Podría haberle cerrado la puerta en las narices y sonreír con maldad. Podría haberle dado una paliza por simple placer hasta que se arrodillara ante mí en vez de ante su Dios. Podría haberle estrellado la pesa en la frente y haberle robado todo el presupuesto que tenía pensado repartir en Hackney. Podría haberla dejado viva solo para follármela en la habitación, allí donde habían estado Colibrí y Perro Mojado.
Pero no lo hice. Y es entendible, ¿verdad? Bastantes ilegalidades se me venían ya encima. Y que yo no soy tan malo como pensáis, hombre...
Así que cerré la puerta con un silbido y me dirigí a la cocina para cazar la hamburguesa fría que ayer Dean trajo del McDonald's. River salió inmediatamente del cuarto y me miró con ojos de lechuza.
—¿Qué ha pasado? ¿Quién era esa escalofriante maraña de castidad? No he podido escuchar nada por el ruido de la maldita ventana.

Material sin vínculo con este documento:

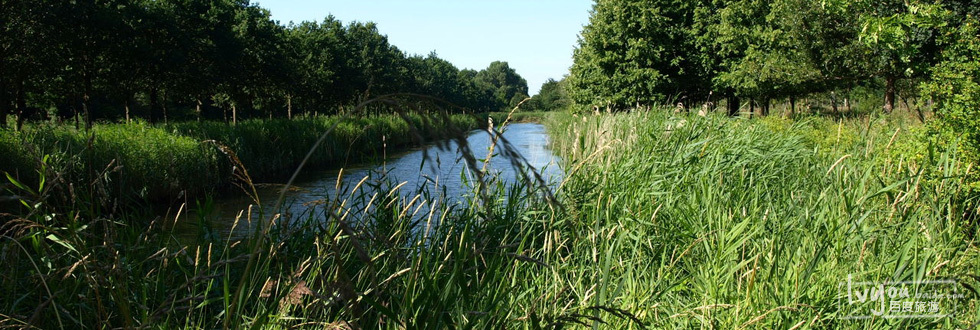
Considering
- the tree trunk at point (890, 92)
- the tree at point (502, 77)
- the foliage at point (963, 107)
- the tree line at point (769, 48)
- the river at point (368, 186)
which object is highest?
the tree at point (502, 77)

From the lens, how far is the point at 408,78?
42.5 meters

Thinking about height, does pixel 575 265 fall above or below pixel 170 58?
below

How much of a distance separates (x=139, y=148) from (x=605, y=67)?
19.2 m

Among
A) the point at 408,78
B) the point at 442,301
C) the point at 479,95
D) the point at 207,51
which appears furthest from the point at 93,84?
the point at 479,95

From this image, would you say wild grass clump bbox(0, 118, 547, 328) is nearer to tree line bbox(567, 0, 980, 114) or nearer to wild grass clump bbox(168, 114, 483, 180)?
tree line bbox(567, 0, 980, 114)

La mostaza escurriendo por la comisura de mi boca no me permitió contestar. Aterrorizado busqué algo con lo que limpiarme, y al no encontrarlo abrí la Biblia y arranqué un par de hojas de un solo movimiento. El apóstol San Lucas salvó mi camiseta del desastre; fue lo único que haría por mí en toda mi vida.
—Ni puta idea, solo sé que vamos a pasarnos las mejores Navidades de nuestras vidas. Yo invito.